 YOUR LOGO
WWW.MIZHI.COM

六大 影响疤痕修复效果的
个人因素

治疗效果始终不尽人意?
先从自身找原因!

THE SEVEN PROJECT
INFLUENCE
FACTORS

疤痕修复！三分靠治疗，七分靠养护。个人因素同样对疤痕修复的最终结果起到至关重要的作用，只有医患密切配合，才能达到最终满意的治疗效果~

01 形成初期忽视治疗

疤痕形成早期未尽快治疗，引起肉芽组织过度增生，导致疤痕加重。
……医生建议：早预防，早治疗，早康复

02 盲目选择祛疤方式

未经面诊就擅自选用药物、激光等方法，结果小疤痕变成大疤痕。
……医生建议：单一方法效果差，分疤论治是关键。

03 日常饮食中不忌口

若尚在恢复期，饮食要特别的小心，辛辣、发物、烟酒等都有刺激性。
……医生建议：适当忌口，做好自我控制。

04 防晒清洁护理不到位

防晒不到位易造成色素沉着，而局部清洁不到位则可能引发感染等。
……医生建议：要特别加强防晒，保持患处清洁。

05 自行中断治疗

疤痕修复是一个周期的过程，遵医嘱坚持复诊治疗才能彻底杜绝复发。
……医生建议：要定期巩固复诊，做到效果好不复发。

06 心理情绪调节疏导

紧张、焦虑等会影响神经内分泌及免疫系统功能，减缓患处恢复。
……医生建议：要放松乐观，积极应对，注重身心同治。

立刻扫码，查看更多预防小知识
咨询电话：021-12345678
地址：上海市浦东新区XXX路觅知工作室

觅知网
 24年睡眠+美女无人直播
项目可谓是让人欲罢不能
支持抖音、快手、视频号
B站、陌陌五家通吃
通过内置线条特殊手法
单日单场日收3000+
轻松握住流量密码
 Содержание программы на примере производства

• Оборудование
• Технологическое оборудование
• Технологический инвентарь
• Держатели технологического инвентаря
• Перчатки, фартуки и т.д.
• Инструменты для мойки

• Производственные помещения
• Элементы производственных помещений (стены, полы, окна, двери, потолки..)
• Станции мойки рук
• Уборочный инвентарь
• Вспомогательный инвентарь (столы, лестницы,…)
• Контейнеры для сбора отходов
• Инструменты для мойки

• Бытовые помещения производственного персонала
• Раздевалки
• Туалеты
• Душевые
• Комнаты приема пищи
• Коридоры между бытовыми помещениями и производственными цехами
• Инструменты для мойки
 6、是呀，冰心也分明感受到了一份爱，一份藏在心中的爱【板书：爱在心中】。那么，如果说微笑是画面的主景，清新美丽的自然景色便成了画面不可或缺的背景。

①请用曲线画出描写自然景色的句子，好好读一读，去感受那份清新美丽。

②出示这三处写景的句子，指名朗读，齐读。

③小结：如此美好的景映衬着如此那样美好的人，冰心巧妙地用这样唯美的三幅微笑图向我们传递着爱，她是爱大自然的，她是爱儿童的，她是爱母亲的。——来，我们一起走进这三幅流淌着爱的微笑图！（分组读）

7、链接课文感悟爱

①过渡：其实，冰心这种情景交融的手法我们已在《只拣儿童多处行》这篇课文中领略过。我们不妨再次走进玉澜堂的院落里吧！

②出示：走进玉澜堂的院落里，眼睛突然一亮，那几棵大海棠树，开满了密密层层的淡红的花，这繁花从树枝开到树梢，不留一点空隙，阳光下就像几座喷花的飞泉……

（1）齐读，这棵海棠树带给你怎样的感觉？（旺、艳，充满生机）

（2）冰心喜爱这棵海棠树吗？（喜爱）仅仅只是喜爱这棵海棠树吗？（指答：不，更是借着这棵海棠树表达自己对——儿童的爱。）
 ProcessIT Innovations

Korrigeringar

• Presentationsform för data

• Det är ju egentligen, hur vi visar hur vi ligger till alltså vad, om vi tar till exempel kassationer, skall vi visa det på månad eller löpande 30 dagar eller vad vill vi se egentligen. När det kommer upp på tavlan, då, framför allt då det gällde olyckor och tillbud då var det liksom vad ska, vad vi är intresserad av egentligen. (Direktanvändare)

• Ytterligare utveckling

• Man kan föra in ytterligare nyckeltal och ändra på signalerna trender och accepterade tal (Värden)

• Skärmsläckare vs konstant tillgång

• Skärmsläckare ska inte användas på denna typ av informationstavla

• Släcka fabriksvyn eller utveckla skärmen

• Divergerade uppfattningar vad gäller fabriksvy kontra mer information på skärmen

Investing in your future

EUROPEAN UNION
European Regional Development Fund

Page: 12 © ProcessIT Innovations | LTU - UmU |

********

> **Task statement**:
The lines needed run from the first line of the data through the line containing "Presentationsform för data"; give them again exactly and nothing else.

> **Result**:
 YOUR LOGO
WWW.MIZHI.COM

六大 影响疤痕修复效果的
个人因素

治疗效果始终不尽人意?
先从自身找原因!

THE SEVEN PROJECT
INFLUENCE
FACTORS

疤痕修复！三分靠治疗，七分靠养护。个人因素同样对疤痕修复的最终结果起到至关重要的作用，只有医患密切配合，才能达到最终满意的治疗效果~

01 形成初期忽视治疗

疤痕形成早期未尽快治疗，引起肉芽组织过度增生，导致疤痕加重。
……医生建议：早预防，早治疗，早康复

02 盲目选择祛疤方式

未经面诊就擅自选用药物、激光等方法，结果小疤痕变成大疤痕。
……医生建议：单一方法效果差，分疤论治是关键。

03 日常饮食中不忌口

若尚在恢复期，饮食要特别的小心，辛辣、发物、烟酒等都有刺激性。
……医生建议：适当忌口，做好自我控制。

04 防晒清洁护理不到位

防晒不到位易造成色素沉着，而局部清洁不到位则可能引发感染等。
……医生建议：要特别加强防晒，保持患处清洁。

05 自行中断治疗

疤痕修复是一个周期的过程，遵医嘱坚持复诊治疗才能彻底杜绝复发。
……医生建议：要定期巩固复诊，做到效果好不复发。

06 心理情绪调节疏导

紧张、焦虑等会影响神经内分泌及免疫系统功能，减缓患处恢复。
……医生建议：要放松乐观，积极应对，注重身心同治。

立刻扫码，查看更多预防小知识
咨询电话：021-12345678
地址：上海市浦东新区XXX路觅知工作室

觅知网
 24年睡眠+美女无人直播
项目可谓是让人欲罢不能
支持抖音、快手、视频号
B站、陌陌五家通吃
通过内置线条特殊手法
单日单场日收3000+
轻松握住流量密码
 Содержание программы на примере производства

• Оборудование
• Технологическое оборудование
• Технологический инвентарь
• Держатели технологического инвентаря
• Перчатки, фартуки и т.д.
• Инструменты для мойки

• Производственные помещения
• Элементы производственных помещений (стены, полы, окна, двери, потолки..)
• Станции мойки рук
• Уборочный инвентарь
• Вспомогательный инвентарь (столы, лестницы,…)
• Контейнеры для сбора отходов
• Инструменты для мойки

• Бытовые помещения производственного персонала
• Раздевалки
• Туалеты
• Душевые
• Комнаты приема пищи
• Коридоры между бытовыми помещениями и производственными цехами
• Инструменты для мойки
 6、是呀，冰心也分明感受到了一份爱，一份藏在心中的爱【板书：爱在心中】。那么，如果说微笑是画面的主景，清新美丽的自然景色便成了画面不可或缺的背景。

①请用曲线画出描写自然景色的句子，好好读一读，去感受那份清新美丽。

②出示这三处写景的句子，指名朗读，齐读。

③小结：如此美好的景映衬着如此那样美好的人，冰心巧妙地用这样唯美的三幅微笑图向我们传递着爱，她是爱大自然的，她是爱儿童的，她是爱母亲的。——来，我们一起走进这三幅流淌着爱的微笑图！（分组读）

7、链接课文感悟爱

①过渡：其实，冰心这种情景交融的手法我们已在《只拣儿童多处行》这篇课文中领略过。我们不妨再次走进玉澜堂的院落里吧！

②出示：走进玉澜堂的院落里，眼睛突然一亮，那几棵大海棠树，开满了密密层层的淡红的花，这繁花从树枝开到树梢，不留一点空隙，阳光下就像几座喷花的飞泉……

（1）齐读，这棵海棠树带给你怎样的感觉？（旺、艳，充满生机）

（2）冰心喜爱这棵海棠树吗？（喜爱）仅仅只是喜爱这棵海棠树吗？（指答：不，更是借着这棵海棠树表达自己对——儿童的爱。）
 ProcessIT Innovations

Korrigeringar

• Presentationsform för data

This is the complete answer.